> [WHAT IS EXPECTED]:
Copy out, exactly as written, only the line containing "What measure of" and the lines after it through the end of the records.
— BEGIN ENTRIES —
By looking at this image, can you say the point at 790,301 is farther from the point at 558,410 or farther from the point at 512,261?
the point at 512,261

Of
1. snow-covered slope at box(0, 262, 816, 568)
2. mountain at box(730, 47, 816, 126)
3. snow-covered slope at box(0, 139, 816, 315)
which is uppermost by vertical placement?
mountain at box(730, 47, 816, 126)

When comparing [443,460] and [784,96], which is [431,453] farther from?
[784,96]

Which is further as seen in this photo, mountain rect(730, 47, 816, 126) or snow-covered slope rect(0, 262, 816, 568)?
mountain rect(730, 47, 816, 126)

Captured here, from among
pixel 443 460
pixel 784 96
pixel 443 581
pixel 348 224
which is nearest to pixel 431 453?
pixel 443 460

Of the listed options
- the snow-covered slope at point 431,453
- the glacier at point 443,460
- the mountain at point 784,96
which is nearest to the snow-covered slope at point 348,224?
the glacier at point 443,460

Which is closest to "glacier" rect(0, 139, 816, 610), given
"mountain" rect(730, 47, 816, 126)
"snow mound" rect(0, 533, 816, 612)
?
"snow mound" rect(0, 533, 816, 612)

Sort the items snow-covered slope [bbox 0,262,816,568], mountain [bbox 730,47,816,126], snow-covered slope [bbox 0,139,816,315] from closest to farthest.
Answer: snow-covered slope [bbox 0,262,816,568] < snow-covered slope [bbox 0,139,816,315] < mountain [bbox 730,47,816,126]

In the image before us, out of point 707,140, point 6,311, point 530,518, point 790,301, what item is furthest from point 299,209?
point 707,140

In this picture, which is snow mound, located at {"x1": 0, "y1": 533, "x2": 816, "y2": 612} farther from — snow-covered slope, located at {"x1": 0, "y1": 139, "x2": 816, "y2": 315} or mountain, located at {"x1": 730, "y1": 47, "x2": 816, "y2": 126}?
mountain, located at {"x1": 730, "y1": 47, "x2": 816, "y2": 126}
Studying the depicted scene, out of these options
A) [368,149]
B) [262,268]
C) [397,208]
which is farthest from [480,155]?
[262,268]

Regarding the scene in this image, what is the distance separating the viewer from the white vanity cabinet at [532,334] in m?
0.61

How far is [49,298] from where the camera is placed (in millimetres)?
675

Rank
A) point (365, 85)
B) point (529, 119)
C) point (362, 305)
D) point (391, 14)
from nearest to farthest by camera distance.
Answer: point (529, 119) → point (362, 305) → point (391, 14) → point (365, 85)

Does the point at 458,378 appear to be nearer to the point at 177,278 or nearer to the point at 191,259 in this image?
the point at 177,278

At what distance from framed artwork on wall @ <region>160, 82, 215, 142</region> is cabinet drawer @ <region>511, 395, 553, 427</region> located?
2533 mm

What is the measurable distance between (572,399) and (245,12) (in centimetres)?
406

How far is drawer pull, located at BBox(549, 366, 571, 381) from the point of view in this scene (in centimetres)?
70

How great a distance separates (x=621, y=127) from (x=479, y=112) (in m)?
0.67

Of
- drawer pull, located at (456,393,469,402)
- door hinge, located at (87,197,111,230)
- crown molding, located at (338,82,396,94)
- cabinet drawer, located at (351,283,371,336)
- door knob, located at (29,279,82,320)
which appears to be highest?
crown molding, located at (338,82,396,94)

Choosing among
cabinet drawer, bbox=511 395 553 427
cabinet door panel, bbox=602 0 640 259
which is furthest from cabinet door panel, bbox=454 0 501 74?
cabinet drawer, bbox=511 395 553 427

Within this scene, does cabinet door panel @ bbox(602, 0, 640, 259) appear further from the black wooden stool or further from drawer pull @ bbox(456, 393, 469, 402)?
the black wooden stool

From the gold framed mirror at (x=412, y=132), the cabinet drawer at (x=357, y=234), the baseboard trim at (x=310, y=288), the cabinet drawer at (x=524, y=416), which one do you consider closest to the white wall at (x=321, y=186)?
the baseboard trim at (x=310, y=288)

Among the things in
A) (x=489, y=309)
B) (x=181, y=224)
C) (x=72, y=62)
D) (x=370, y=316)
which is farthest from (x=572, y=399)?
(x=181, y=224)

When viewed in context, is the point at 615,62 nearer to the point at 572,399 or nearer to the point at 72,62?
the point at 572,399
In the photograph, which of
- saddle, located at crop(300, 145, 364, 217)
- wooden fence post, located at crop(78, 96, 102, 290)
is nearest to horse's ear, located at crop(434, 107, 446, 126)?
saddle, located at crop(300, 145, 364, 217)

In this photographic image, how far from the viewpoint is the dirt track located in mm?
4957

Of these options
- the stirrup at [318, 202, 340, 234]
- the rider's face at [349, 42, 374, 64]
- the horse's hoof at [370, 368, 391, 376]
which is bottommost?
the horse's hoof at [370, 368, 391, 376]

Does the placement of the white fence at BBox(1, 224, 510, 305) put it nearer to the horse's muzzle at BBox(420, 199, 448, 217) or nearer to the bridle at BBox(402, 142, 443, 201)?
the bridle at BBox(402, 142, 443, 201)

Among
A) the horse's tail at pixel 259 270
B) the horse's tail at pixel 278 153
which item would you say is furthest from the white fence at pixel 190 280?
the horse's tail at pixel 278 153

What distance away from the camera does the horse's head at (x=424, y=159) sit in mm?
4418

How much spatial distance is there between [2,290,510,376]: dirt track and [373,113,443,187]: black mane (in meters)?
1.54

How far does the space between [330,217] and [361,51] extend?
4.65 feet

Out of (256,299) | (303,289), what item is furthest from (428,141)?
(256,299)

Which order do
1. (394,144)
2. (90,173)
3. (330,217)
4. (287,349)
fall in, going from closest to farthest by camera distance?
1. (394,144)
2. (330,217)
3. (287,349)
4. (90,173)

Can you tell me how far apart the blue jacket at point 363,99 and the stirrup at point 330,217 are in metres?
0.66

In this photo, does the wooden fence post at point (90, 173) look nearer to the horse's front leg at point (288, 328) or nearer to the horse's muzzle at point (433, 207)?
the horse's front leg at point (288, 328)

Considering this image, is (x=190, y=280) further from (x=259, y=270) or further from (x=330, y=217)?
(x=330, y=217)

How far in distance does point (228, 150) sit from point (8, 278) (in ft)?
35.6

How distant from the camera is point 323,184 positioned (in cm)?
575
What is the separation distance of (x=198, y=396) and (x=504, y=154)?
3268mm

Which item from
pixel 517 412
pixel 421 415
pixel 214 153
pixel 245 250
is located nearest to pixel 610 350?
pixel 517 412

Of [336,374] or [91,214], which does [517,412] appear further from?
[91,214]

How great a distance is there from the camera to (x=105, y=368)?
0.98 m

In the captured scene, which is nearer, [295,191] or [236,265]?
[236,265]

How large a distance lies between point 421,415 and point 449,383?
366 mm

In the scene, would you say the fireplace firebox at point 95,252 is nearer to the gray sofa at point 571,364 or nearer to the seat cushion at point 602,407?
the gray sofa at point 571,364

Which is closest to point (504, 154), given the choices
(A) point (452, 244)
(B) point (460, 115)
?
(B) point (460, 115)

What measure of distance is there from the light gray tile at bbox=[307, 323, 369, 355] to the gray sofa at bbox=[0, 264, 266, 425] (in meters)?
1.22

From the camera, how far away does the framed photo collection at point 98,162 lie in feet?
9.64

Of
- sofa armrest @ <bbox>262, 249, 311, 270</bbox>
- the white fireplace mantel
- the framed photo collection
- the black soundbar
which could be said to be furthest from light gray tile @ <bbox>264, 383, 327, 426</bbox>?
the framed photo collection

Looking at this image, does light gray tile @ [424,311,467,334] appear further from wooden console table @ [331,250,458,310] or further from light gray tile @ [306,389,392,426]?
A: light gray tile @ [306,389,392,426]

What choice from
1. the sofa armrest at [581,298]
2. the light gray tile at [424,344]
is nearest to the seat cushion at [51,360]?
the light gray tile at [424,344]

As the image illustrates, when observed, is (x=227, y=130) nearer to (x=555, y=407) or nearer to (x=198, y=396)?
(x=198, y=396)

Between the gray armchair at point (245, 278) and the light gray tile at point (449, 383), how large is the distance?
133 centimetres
— END ENTRIES —
> [RESPONSE TO THE EXERCISE]:
What measure of distance is there from the light gray tile at bbox=[307, 323, 369, 355] to the gray sofa at bbox=[0, 264, 266, 425] (in meters)?
1.22

From the camera, how far away does the framed photo collection at point 98,162 lie in feet?
9.64

Of
- sofa armrest @ <bbox>262, 249, 311, 270</bbox>
- the white fireplace mantel
- the framed photo collection
- the black soundbar
which could be said to be furthest from light gray tile @ <bbox>264, 383, 327, 426</bbox>?
the framed photo collection

Looking at this image, does light gray tile @ [424,311,467,334] appear further from wooden console table @ [331,250,458,310] or further from light gray tile @ [306,389,392,426]?
A: light gray tile @ [306,389,392,426]

What choice from
1. the sofa armrest at [581,298]
2. the light gray tile at [424,344]
is nearest to the seat cushion at [51,360]?
the light gray tile at [424,344]

As the image illustrates, when observed, is (x=227, y=130) nearer to (x=555, y=407) or nearer to (x=198, y=396)?
(x=198, y=396)

Between the gray armchair at point (245, 278) and the light gray tile at point (449, 383), how large is the distance?
133 centimetres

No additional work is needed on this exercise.